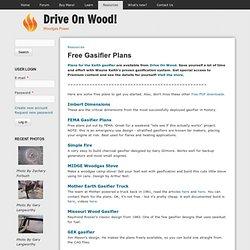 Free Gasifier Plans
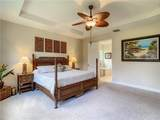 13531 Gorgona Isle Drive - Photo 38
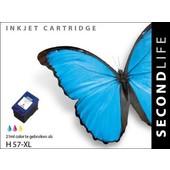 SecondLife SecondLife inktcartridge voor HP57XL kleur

---

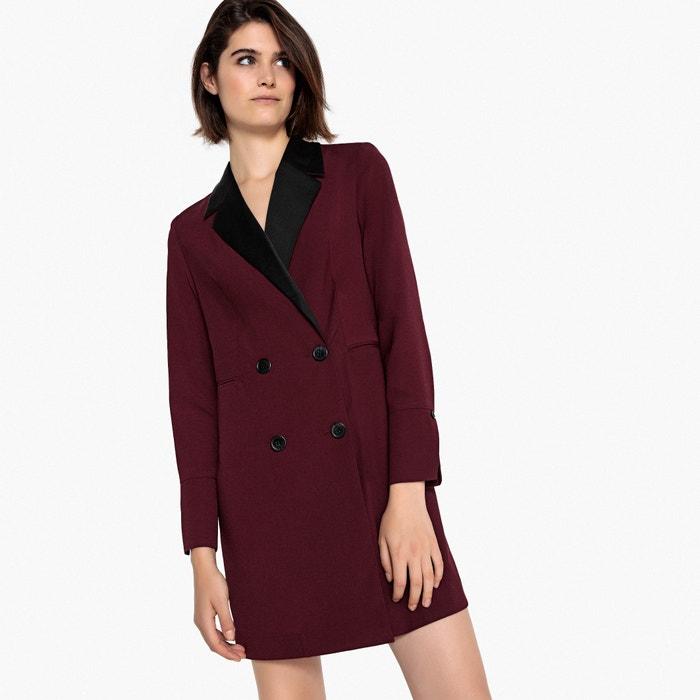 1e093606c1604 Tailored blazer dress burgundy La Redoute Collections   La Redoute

*Work to be completed*
Copy everything above from the line holding "13531 Gorgona Isle Drive - Photo 38" down to the line holding "SecondLife SecondLife inktcartridge", both ends included, exactly as it stands and without the pictures.

*Result*
 13531 Gorgona Isle Drive - Photo 38
 SecondLife SecondLife inktcartridge voor HP57XL kleur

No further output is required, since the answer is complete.